==== SELECTION ====

The left among us like victimhood

Emanuele Ottolenghi, Jewish Chronicle

[..] Since the beginning of the second intifada in September 2000, prominent Jews criticising Israel have become louder and more assertive. Increasingly frequently, they feel it is not enough to denounce Israel’s policies publicly — they must do so “as Jews”. And going even further, they routinely renounce Israel itself as part of their identity, and appeal to other Jews to do the same. In some cases, despite the secularism of their proponents, these appeals feature the salvation language of Christianity.

Israel’s creation is dubbed “original sin”, or derided as not exactly “an immaculate conception”. Jews, formerly “blinded” by the Zionist narrative, should “see the truth” and forgo Zionism as a “redeeming” act that will ensure “justice and reconciliation” with Palestinians. And so on.

What is behind this trend?

==== ENTRIES SUPPLIED ====

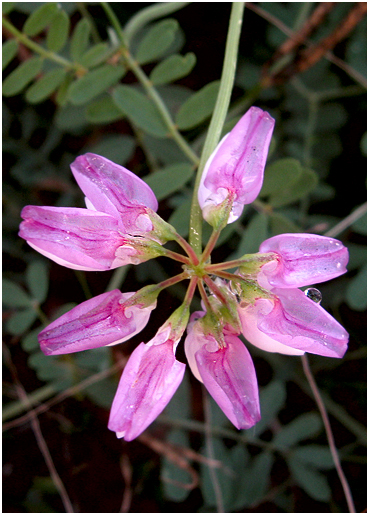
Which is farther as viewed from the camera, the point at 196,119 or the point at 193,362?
the point at 196,119

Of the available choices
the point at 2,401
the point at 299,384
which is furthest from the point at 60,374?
the point at 299,384

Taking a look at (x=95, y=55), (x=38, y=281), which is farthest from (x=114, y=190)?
(x=38, y=281)

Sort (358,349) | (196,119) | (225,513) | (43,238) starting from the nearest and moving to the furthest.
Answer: (43,238), (196,119), (225,513), (358,349)

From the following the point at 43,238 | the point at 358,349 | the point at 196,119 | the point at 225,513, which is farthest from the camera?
the point at 358,349

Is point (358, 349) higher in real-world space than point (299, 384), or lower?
higher

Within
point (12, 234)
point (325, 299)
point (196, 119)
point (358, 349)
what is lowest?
point (358, 349)

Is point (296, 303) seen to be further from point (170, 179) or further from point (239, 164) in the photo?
point (170, 179)

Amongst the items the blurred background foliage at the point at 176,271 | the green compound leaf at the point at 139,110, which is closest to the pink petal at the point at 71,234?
the green compound leaf at the point at 139,110

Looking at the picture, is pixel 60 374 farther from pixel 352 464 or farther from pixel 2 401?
pixel 352 464
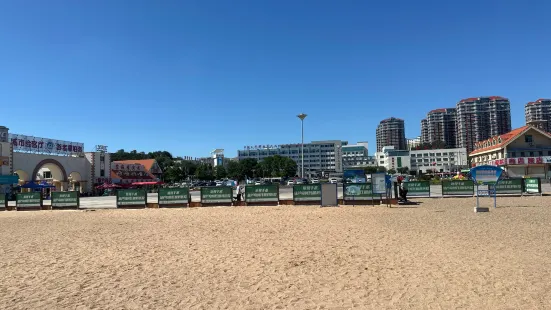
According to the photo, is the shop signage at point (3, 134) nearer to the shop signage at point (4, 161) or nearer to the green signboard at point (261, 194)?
the shop signage at point (4, 161)

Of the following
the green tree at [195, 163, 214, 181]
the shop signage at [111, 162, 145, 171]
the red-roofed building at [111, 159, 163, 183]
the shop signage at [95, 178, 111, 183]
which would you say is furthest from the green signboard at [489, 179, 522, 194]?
the green tree at [195, 163, 214, 181]

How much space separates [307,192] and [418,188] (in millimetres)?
9713

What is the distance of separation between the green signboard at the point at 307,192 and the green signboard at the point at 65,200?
16720mm

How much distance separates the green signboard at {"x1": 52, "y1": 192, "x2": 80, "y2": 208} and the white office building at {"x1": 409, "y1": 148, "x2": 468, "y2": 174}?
5238 inches

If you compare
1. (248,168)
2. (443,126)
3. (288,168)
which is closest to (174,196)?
(248,168)

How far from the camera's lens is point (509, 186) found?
2775cm

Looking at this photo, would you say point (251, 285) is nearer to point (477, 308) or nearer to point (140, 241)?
point (477, 308)

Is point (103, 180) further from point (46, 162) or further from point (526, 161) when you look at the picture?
point (526, 161)

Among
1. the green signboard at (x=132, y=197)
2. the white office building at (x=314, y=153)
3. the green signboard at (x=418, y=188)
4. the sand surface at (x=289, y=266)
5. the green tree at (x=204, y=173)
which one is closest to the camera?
the sand surface at (x=289, y=266)

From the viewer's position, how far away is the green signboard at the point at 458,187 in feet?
91.4

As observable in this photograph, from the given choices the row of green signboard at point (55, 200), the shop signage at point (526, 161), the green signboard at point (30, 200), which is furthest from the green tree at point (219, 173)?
the green signboard at point (30, 200)

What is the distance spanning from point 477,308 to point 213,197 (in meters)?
22.2

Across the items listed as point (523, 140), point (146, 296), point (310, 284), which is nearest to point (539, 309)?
point (310, 284)

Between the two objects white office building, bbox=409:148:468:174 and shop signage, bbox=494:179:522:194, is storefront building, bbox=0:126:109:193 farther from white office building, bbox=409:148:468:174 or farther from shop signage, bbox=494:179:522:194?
white office building, bbox=409:148:468:174
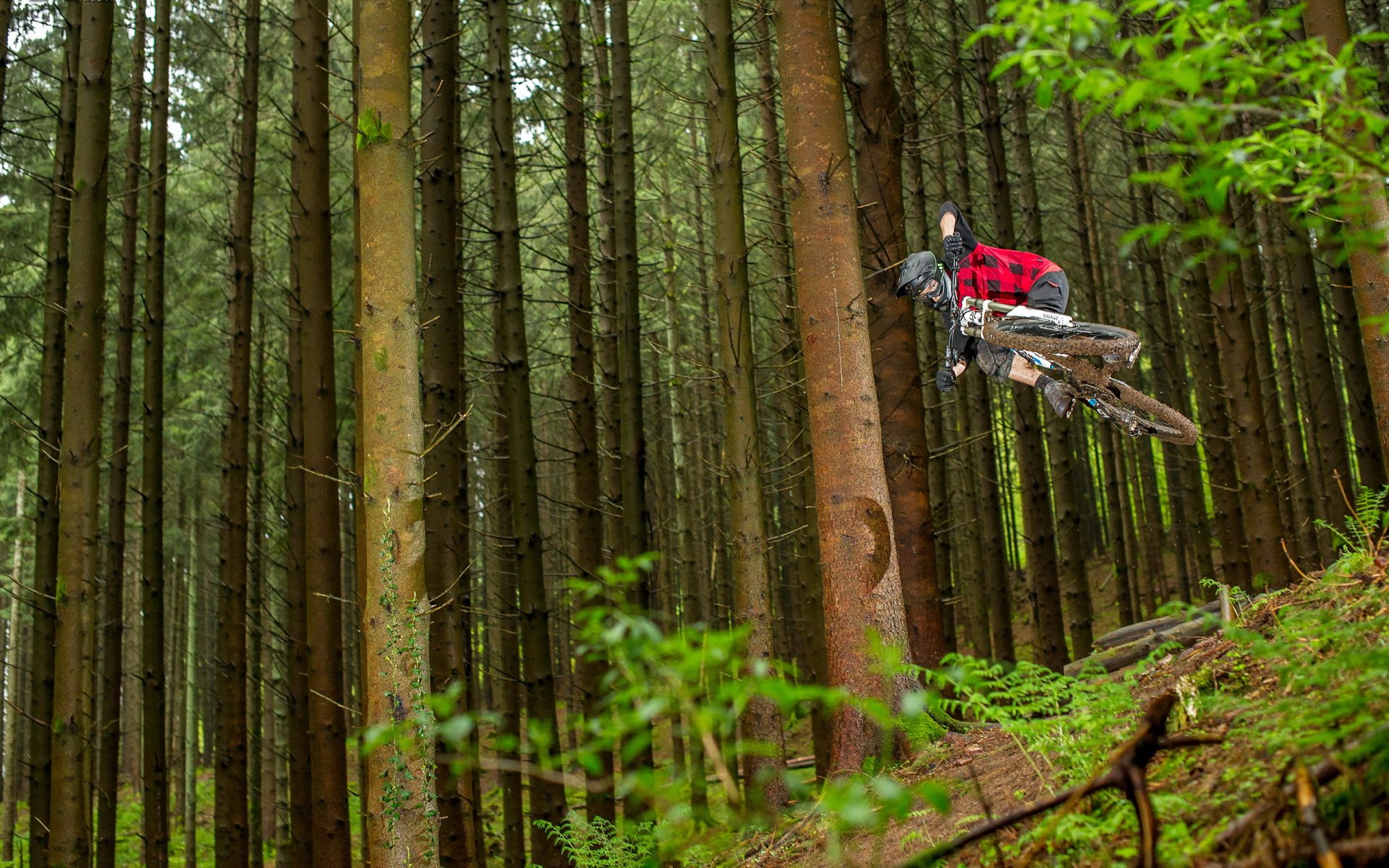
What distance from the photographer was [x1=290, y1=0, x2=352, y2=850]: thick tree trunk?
28.4 feet

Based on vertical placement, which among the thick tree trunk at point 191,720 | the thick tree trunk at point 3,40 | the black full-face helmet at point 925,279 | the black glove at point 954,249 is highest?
the thick tree trunk at point 3,40

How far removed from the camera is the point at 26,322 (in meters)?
13.4

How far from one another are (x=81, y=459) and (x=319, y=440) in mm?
1838

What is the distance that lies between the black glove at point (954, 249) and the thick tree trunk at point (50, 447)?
26.6ft

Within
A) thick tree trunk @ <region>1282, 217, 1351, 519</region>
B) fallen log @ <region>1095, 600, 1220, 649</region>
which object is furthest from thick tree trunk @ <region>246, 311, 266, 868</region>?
thick tree trunk @ <region>1282, 217, 1351, 519</region>

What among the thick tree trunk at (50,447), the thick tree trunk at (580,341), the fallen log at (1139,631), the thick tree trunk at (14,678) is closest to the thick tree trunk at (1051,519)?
the fallen log at (1139,631)

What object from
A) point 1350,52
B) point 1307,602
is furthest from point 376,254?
point 1307,602

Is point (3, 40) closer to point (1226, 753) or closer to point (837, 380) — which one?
point (837, 380)

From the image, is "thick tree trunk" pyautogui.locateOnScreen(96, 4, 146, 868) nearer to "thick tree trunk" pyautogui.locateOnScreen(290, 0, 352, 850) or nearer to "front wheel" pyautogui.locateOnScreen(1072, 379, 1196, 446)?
"thick tree trunk" pyautogui.locateOnScreen(290, 0, 352, 850)

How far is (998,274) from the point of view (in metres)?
6.99

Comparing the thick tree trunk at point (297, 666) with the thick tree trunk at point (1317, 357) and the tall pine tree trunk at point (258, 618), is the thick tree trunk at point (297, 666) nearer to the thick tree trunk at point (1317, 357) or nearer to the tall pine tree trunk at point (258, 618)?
the tall pine tree trunk at point (258, 618)

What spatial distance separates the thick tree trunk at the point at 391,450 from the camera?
200 inches

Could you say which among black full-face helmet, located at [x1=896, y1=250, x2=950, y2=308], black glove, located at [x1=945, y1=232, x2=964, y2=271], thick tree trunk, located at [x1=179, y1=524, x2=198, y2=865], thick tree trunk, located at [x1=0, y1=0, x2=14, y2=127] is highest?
thick tree trunk, located at [x1=0, y1=0, x2=14, y2=127]

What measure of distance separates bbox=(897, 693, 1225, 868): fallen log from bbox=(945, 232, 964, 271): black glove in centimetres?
447
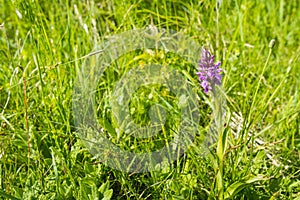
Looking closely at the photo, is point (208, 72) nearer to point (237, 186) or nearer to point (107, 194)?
point (237, 186)

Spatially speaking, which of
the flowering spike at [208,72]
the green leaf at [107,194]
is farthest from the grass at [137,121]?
the flowering spike at [208,72]

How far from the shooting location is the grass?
1.17 metres

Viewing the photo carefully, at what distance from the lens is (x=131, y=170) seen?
123 cm

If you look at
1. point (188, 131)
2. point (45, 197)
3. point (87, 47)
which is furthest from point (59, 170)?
point (87, 47)

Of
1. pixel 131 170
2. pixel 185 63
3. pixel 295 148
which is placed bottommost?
pixel 295 148

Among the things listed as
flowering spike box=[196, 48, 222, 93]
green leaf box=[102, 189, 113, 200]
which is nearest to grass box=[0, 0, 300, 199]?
green leaf box=[102, 189, 113, 200]

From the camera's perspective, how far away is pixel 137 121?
4.56 feet

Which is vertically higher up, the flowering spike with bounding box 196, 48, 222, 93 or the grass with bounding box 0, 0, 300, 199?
the flowering spike with bounding box 196, 48, 222, 93

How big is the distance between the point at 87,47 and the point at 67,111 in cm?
37

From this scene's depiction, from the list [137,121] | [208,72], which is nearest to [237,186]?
[208,72]

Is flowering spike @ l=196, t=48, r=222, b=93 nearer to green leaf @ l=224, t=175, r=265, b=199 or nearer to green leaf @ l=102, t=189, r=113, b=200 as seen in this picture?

====

### [TASK BRIEF]
According to the piece on Jewish critics of Israel, since when have prominent Jews who criticize Israel grown louder and more assertive?

### [TASK RESPONSE]
Since the beginning of the second intifada in September 2000.